Они заглушили мотоциклы и курят на дороге между поворотом и калиткой, никак не обойти. Высокий, с волосами, собранными в короткий светлый хвост, атлетично сложенный – это Кот. Его фамилия Котов, но все зовут его Кот, и в той компании он главный. Его отец живет на улице Первого Мая, а Кот приезжает к нему на лето и каждый вечер с ревом проносится по улицам на своем мотоцикле – тяжелом, с блестящими красными боками и надписью «ИЖ» на бензобаке. На обочине парень пониже, жилистый, будто свитый из веревок, – Дима Крученов, Крученый, из девяносто второго дома, у него мама работает в магазине. Он тоже на мотоцикле. Еще двоих, плотных, коренастых и курящих, одетых, как близнецы, в одинаковые черные джинсовки, Женя видит впервые.

Обычно она разворачивается, пока ее не видели, и гуляет еще немного, ждет, пока они уедут, но сейчас ей срочно нужно в туалет – чай Лаили Ильиничны просится наружу. Она торопится, старается держаться от мотоциклов и парней подальше, глядит под ноги, на вытертый сотнями ботинок и шин асфальт, на пакет в собственных руках. Как будто если не поднимать голову, то никто Женю не заметит.

Но это не работает. Никогда не работало, на самом деле.

Разговор парней стихает, они все ждут, когда она подойдет ближе. Под их взглядами Женя как будто голая.

Кот заступает ей дорогу. Женя видит край футболки, джинсы, кроссы.

– Смирнова, покажи сиськи! – говорит он со смехом.

– Как отрастила такие? – спрашивает незнакомый Жене парень.

Женя огибает его и едва не наталкивается на третьего.

– Да у нее там лифчик с поролоном.

– Капусты много ела?

Женя ускоряет шаг. Она слышит хруст песка за спиной, сопение. Чья-то рука проскальзывает под ее локтем, ложится на правую грудь и сжимает ее.

– Не поролон! – кричит пацан, как победитель, а Женя мрачным чудищем бежит прочь с поля боя, чувствуя, как ноет сдавленная грудь. Прячется за калитку, ставит на землю пакет с одеждой и лишь тогда разрешает себе заплакать.


Теперь, когда по телику говорят об октябре девяносто третьего, добавляют о каких-то «открывшихся фактах». Показывают дорогу от ВДНХ к Останкино: едут фургоны и автобусы, митингующие приветственно им машут и свистят, гуляют ряженые казаки, а в телецентре уже ждет спецназ и триста двадцать автоматов, пулеметов и винтовок – так говорит ведущий.
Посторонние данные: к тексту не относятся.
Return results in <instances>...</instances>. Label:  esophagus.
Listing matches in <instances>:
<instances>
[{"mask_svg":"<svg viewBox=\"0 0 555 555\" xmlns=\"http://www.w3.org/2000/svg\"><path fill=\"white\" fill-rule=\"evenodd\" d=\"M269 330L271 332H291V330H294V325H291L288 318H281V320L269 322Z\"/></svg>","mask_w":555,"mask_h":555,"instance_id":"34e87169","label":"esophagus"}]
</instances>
Потом говорят о Ельцине, показывают, как он спускается по трапу, машет рукой.

Женя не любит Ельцина. Заплывшими глазами он напоминает Жене соседа дядю Митю, а в остальном нет, ведь Ельцин крупный, щекастый и в костюме, а дядя Митя тощенький, с маленькими пальцами и ладонью, перевязанной малярным скотчем, помятый, хоть и старается быть опрятным, с вечно несвежей головой и пылью на черных джинсах. От дяди Мити все время неприятно пахнет, и Женя не заходит в магазин, если видит через стекло его чуть сгорбленную тень. Он мнется перед прилавком, просит взаймы у знакомых, потом берет молоко (самое дешевое, в пакете), хлеб (вчерашний), макароны (мелкая соломка вермишели) и бутылку водки. Иногда, подумав, он возвращается к стойке с алкоголем и берет чекушку коньяка. Голос неуверенный и тихий: «Одну пачку “Явы”, нет, две». Расплачивается смятыми купюрами из тесного кармана джинсов и долго перебирает купленное на столе у выхода, устраивает бутылки в пакете поудобнее, прокладывает их макаронами и молоком, чтобы не стукались, и вечером играет с корешами в карты на лавочке перед своим участком, раскладывая их в зазорах между водкой и стаканами.

Еще Женя не любит передачи о политике, но папа их постоянно смотрит. Он сидит в кресле у окна, в метре от Жени, и вместе с тем он где-то очень далеко. Наверное, в девяносто третьем, среди бывших коллег. Он щурит глаза, будто прицеливается, разминает пальцы. Цыкает, когда в документальной съемке кто-то падает, подкошенный выстрелом. Шторы закрыты, чтобы солнце не бликовало на экране, комната погружена в кофейный полумрак. Жене дико скучно, она бы посмотрела что угодно вместо документальной съемки, хоть «Грозовые камни» или «Вавилонскую башню», которая очень напоминает разговоры бабушки и тети Милы, сплошное «я не могу, ты не понимаешь, я так больше не могу, но я тебя люблю!». Хотя на самом деле нет, бразильское мыло она бы не включила: когда дома Илья, Женя тщательно выбирает, что смотреть, слушать и читать.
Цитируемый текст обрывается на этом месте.